- _Excerpt_:
[LLVMdev] Downstream distributions as first class citizens in the LLVM repository

Joerg Sonnenberger joerg at britannica.bec.de
Fri Oct 18 16:07:49 PDT 2013


On Fri, Oct 18, 2013 at 06:47:55PM -0400, Tom Stellard wrote:
> On Fri, Oct 18, 2013 at 07:09:47PM +0200, Joerg Sonnenberger wrote:
> > Hi all,
> > I mentioned this idea yesterday on IRC already and would like to discuss
> > in the greater context of the mailing list. NetBSD is about to import
> > LLVM and Clang into its repository; FreeBSD already has done that a
> > while ago. This creates some interesting maintainance questions. FreeBSD
> > has followed the LLVM/Clang releases and backported various fixes
> > locally. NetBSD will after the 3.4 release likely end up doing the same.
> > In the past, this process has created some fragmentation for GCC as
> > various changed tended to accumulate over time. One part was always the
> > somewhat tidious process of getting those changes upstream, the other
> > problem was the difficulty of keeping track of who exactly had what
> > state.

- _Entries shown_:
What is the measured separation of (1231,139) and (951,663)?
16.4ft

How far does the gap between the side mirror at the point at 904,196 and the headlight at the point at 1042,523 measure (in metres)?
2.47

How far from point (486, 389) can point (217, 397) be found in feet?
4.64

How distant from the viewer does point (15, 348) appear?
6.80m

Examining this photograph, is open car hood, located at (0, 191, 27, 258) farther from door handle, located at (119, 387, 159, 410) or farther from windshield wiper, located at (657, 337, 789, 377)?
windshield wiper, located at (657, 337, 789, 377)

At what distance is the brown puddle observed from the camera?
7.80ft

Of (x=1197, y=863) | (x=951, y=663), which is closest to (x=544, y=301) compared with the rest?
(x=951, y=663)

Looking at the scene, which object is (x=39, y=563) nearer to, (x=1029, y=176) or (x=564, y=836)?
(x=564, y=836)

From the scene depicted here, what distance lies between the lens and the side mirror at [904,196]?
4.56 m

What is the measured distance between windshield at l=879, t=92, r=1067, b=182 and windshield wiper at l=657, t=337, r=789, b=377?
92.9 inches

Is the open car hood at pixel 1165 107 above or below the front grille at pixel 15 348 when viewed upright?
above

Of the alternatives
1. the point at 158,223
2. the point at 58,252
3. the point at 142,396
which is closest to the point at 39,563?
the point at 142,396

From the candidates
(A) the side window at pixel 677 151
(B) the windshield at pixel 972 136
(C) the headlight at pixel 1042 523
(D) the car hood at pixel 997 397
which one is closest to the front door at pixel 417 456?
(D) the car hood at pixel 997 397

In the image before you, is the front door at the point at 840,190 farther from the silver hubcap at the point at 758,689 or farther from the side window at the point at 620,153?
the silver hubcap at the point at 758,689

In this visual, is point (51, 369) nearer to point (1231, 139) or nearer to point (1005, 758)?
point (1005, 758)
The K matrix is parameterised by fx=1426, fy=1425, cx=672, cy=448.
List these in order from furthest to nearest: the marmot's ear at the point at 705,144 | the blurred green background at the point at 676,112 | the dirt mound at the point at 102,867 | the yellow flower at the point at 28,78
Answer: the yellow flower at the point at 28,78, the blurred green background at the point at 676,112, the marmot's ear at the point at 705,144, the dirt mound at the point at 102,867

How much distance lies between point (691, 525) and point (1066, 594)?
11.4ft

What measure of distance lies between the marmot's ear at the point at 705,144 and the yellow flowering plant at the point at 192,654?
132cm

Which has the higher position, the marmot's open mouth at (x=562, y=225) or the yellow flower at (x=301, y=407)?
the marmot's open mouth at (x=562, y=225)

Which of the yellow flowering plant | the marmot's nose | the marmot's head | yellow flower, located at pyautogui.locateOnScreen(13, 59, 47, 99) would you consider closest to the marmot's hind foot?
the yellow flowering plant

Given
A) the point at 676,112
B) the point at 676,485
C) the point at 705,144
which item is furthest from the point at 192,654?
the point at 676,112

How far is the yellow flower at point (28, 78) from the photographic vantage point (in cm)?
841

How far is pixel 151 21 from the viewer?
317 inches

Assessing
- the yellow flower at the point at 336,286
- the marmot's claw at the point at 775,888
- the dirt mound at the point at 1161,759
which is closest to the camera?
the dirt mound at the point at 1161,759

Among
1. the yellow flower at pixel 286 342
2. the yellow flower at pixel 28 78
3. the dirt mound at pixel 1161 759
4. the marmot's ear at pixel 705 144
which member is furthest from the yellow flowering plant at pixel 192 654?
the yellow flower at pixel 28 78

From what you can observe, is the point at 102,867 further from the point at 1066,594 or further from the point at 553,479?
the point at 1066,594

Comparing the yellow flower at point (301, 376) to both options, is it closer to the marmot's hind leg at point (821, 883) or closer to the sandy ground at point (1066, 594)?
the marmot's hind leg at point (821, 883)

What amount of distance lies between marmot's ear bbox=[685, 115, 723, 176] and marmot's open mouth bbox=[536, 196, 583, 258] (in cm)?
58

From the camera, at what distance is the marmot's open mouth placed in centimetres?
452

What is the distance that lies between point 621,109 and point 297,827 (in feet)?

- _Exercise 1_: In the mailing list post, which operating system project has already imported LLVM and Clang into its repository?
- _Exercise 2_: Please copy out the rows, taking the stretch from the row that contains "How far is pixel 151 21 from the viewer?" through the last row, with both ends included.

- _Full solution 1_: FreeBSD

- _Full solution 2_:
How far is pixel 151 21 from the viewer?
317 inches

Assessing
- the yellow flower at the point at 336,286
- the marmot's claw at the point at 775,888
- the dirt mound at the point at 1161,759
which is closest to the camera?
the dirt mound at the point at 1161,759

Among
1. the yellow flower at pixel 286 342
2. the yellow flower at pixel 28 78
3. the dirt mound at pixel 1161 759
4. the marmot's ear at pixel 705 144
which member is furthest from the yellow flowering plant at pixel 192 654?
the yellow flower at pixel 28 78

From what you can observe, is the point at 102,867 further from the point at 1066,594 or further from the point at 553,479?
the point at 1066,594

Comparing the yellow flower at point (301, 376) to both options, is it closer to the marmot's hind leg at point (821, 883) or closer to the sandy ground at point (1066, 594)?
the marmot's hind leg at point (821, 883)

What amount of distance lies between marmot's ear bbox=[685, 115, 723, 176] and marmot's open mouth bbox=[536, 196, 583, 258] (in cm)?
58

From the camera, at what distance is the marmot's open mouth placed in centimetres?
452

What is the distance that lies between point 621,109 and point 297,827 (in feet)?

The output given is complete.